The sound of rattling nails wet against a midnight window scratches open my eyes. I feel her fingers on my neck, like a gallows touch, tracing where the noose should go.  Her hair drips red dye onto my white cotton sheets, repeated slowly again and again, a dream stuck in the moment of a stain I cannot lose.  Do I dream her, or is she dreaming me?  Her face turns, seductively, secretly, a smile half hiding a snarl. The roses have left the vase, petals into ash.  I try to go back to the seed of us, lost in vodka shots with grains of gold and cherry lips eloquently murmuring on Dostoevsky, long before we kissed among brambles of a deep French wood.

If I reach to hold your silver hand it feels like scars fusing in the blood and puss of a beautiful love turned bitter beneath the moon.   You said to leave your life, but she keeps returning, reminding me never to find the footsteps that might lead me across snowdrifts and sandbanks of sleep, to this awakening.  A drop of sweat from my forehead mixes with an eye's slow tear.
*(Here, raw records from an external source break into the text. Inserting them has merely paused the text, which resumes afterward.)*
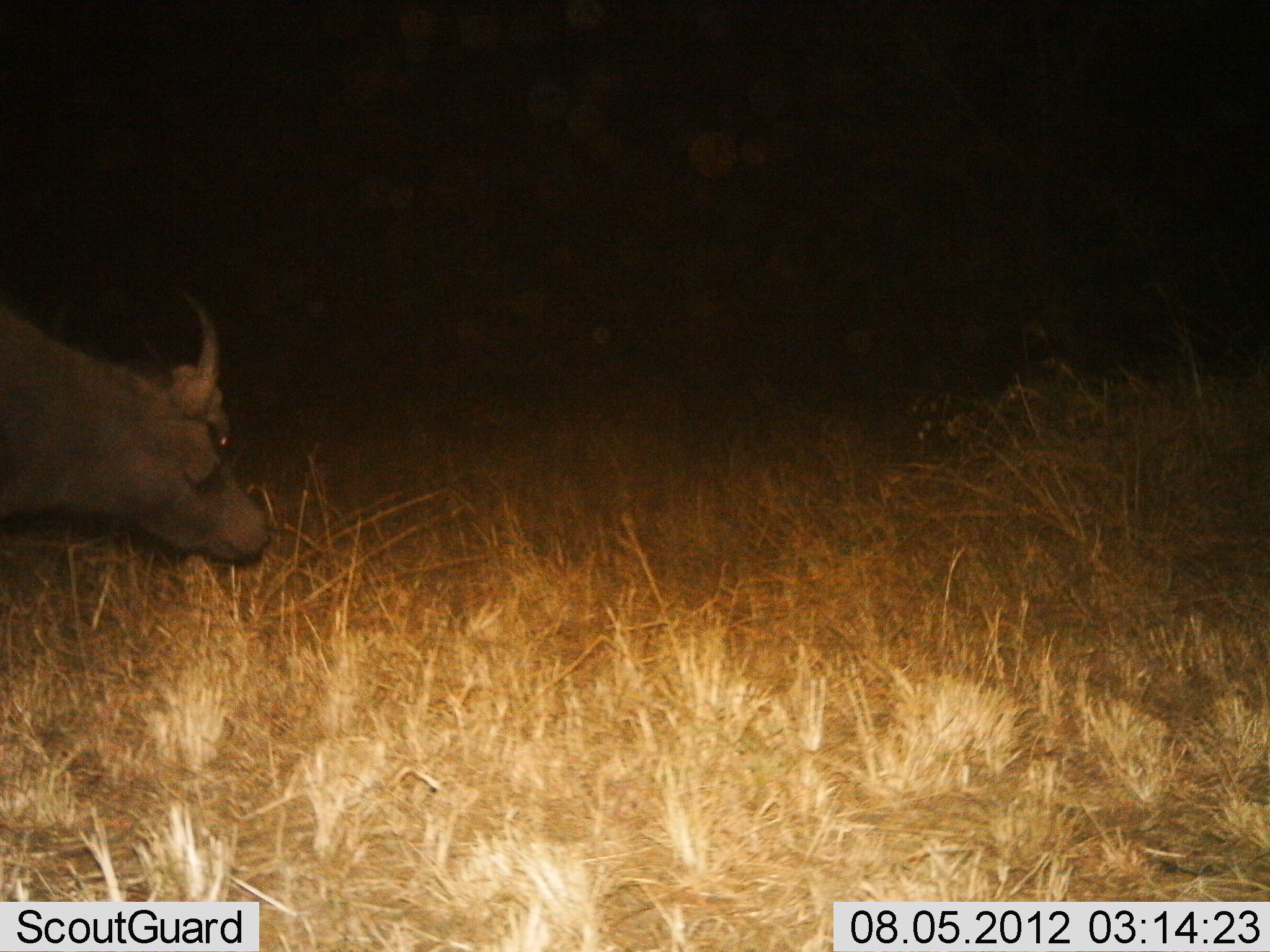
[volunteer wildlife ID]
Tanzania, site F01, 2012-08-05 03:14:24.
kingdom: Animalia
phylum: Chordata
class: Mammalia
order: Artiodactyla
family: Bovidae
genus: Syncerus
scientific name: Syncerus caffer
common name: cape buffalo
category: buffalo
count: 1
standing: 50%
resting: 10%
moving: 30%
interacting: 0%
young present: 0%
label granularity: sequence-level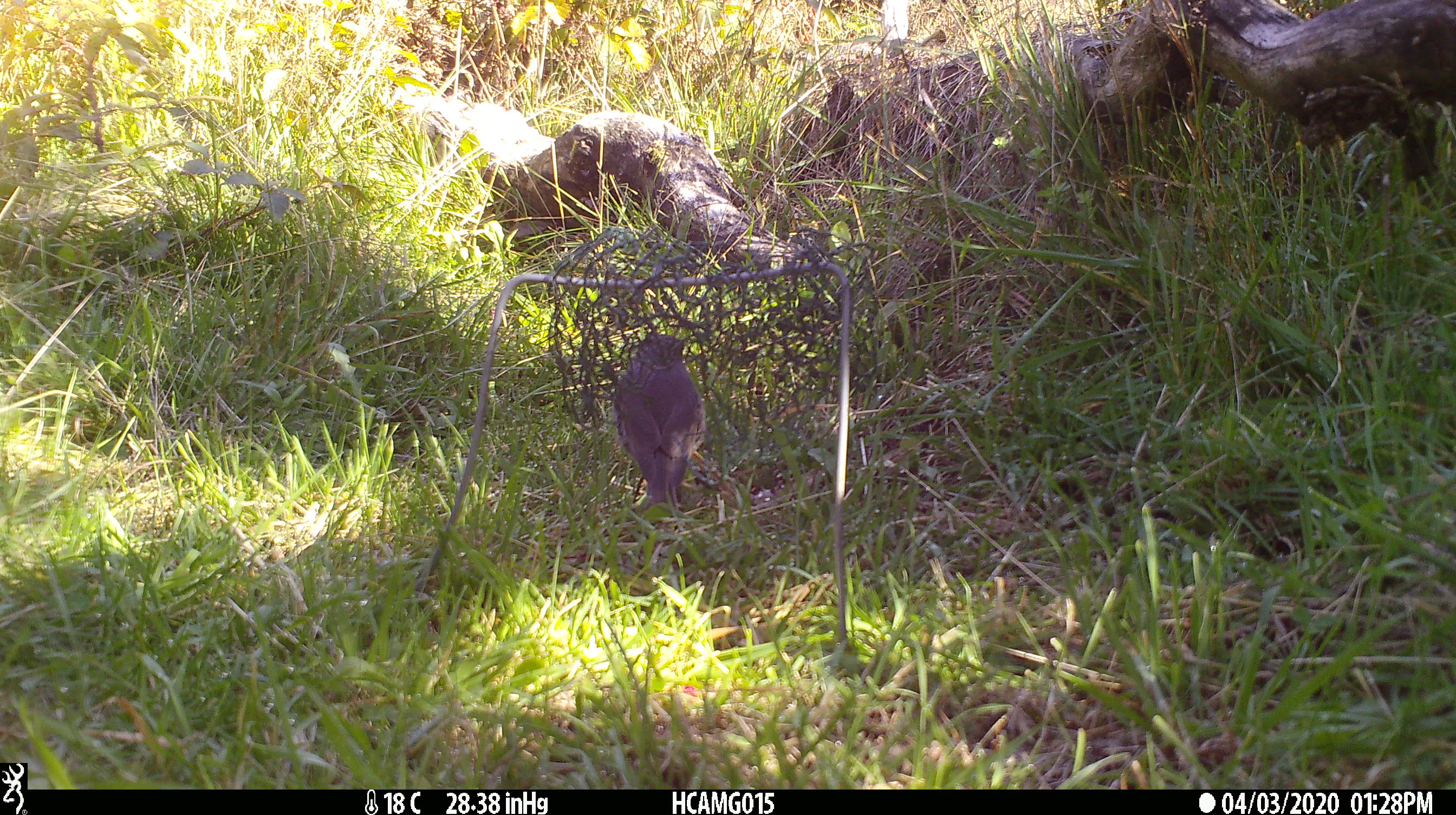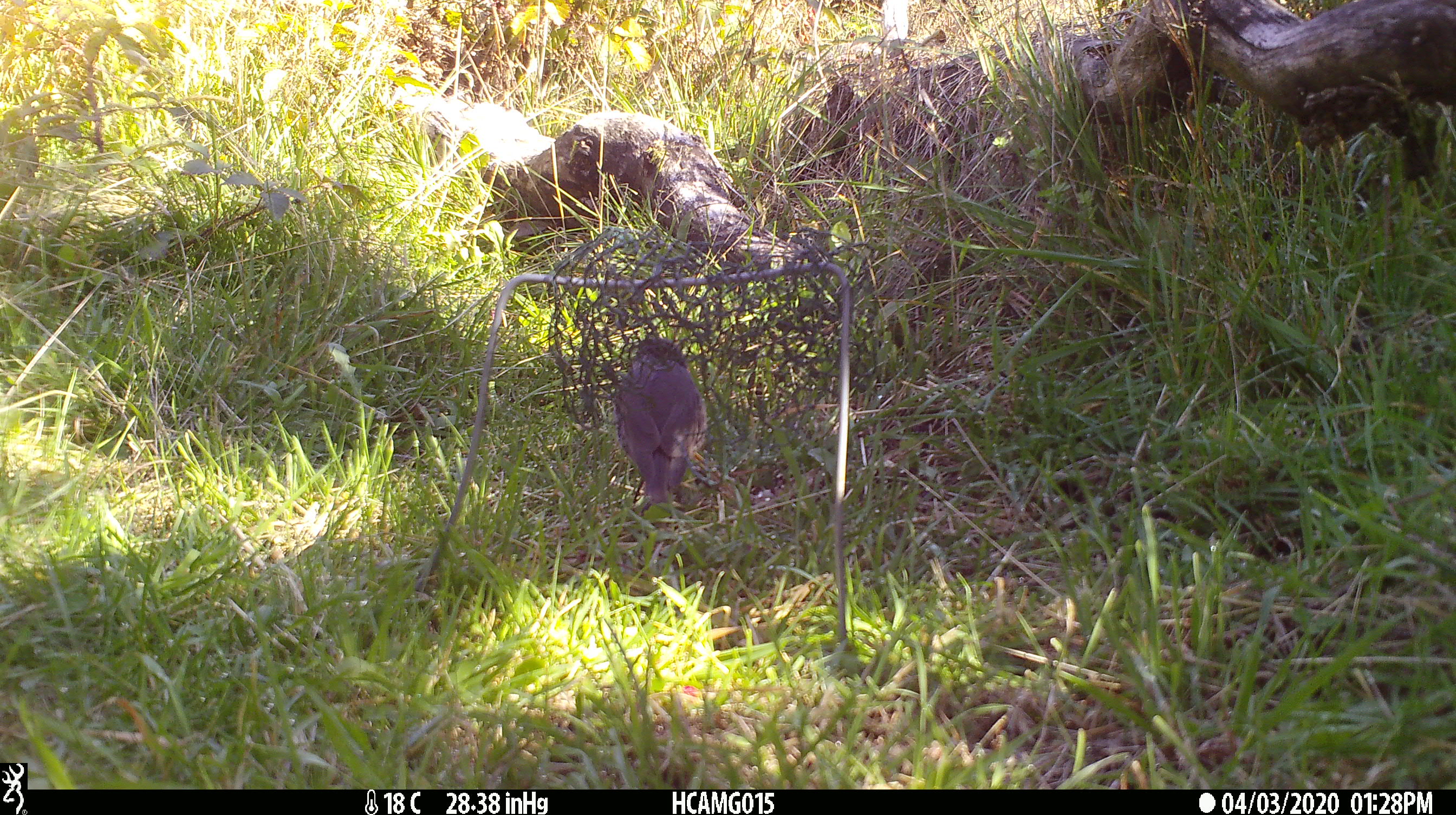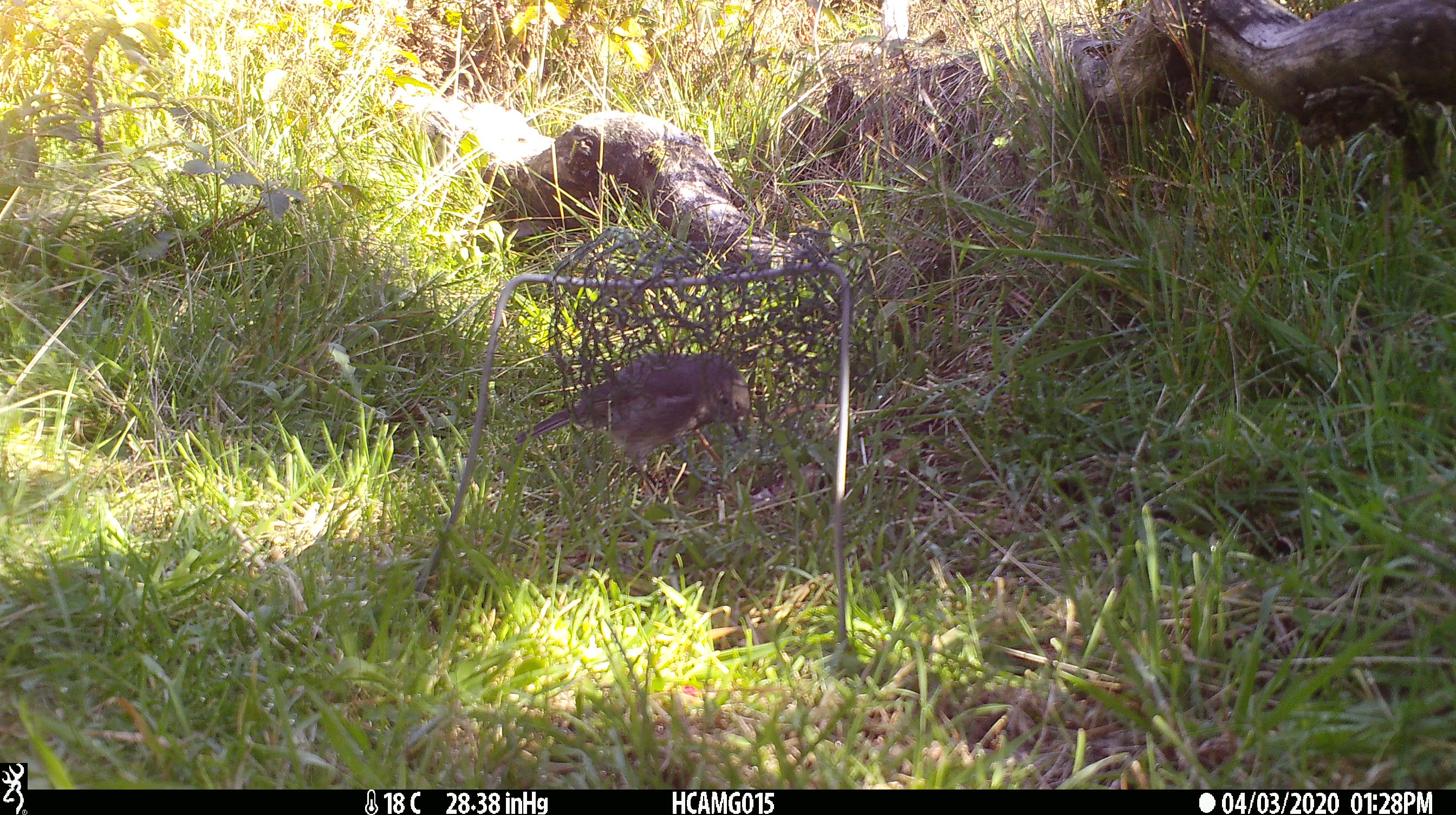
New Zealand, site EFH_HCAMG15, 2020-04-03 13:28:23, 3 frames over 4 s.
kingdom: Animalia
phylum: Chordata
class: Aves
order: Passeriformes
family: Petroicidae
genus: Petroica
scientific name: Petroica australis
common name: new zealand robin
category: robin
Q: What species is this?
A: Robin (new zealand robin) (Petroica australis).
The end of rain is dripping from my iron guttering, like your stilletoes running away, like the echo of my own breath will vanish. 
charlie


the roses have left the vase.
feelings are so transient, such an unknown quantity...they were in full bloom, they were so real. they had me thinking that i was in love.  and so thus i was. surrounded totally and beautifully and held and left free. 

as we grow in years we get so clever... so 'in the know', and in the same moments, (and in the same amounts) we get deeper and deeper and much more lost and more lost.  perfect balance. natures little balancing act.
cl



The wistful face that haunts is the expression of knowing we etch upon the skin of memory.  We find new eyes to shape reality through experience, but look back to reread the past like a favourite book or game, finding new levels, deeper meanings that reward knowledge with more to understand.  Perhaps the face is but a mirror to my own searching, looking back at me ahead, as though two figures in a tug-of-war of definition. At least the rain at night replenishes, even as it destroys.  Rivers always reach for the sea.
ch

yes, i love to look to nature and animals for the answers that get lost in humans self consciousness and inhibitions.  like the river running to the sea. like the birds building their nests in trees.  like the ants carring grains of found sugar back for tea. 
.. ..
V  v 

cl

... Like a world bigger than me.

Why does she  choose to haunt me?  Why does the rain and night possess me? Why am I  me at all.

 In such transience, I recall the magic of a human quality to create the shape of things, like colours in a palette of possibility. And of all the dark and light mixed on canvas: her face, rain, a night, expose me as nothing more than images and thoughts in the sensation of life. 

My dreams haunt her face. Her night haunts my rain. 

I ache always for the touch of soft skin or water to remind me of me.

How intoxicating it is to be haunted, or a heart carried by an ant.
ch



the rain haunts the night.  the night haunts its' sky.
ants love carrying hearts.  they are their perfect size.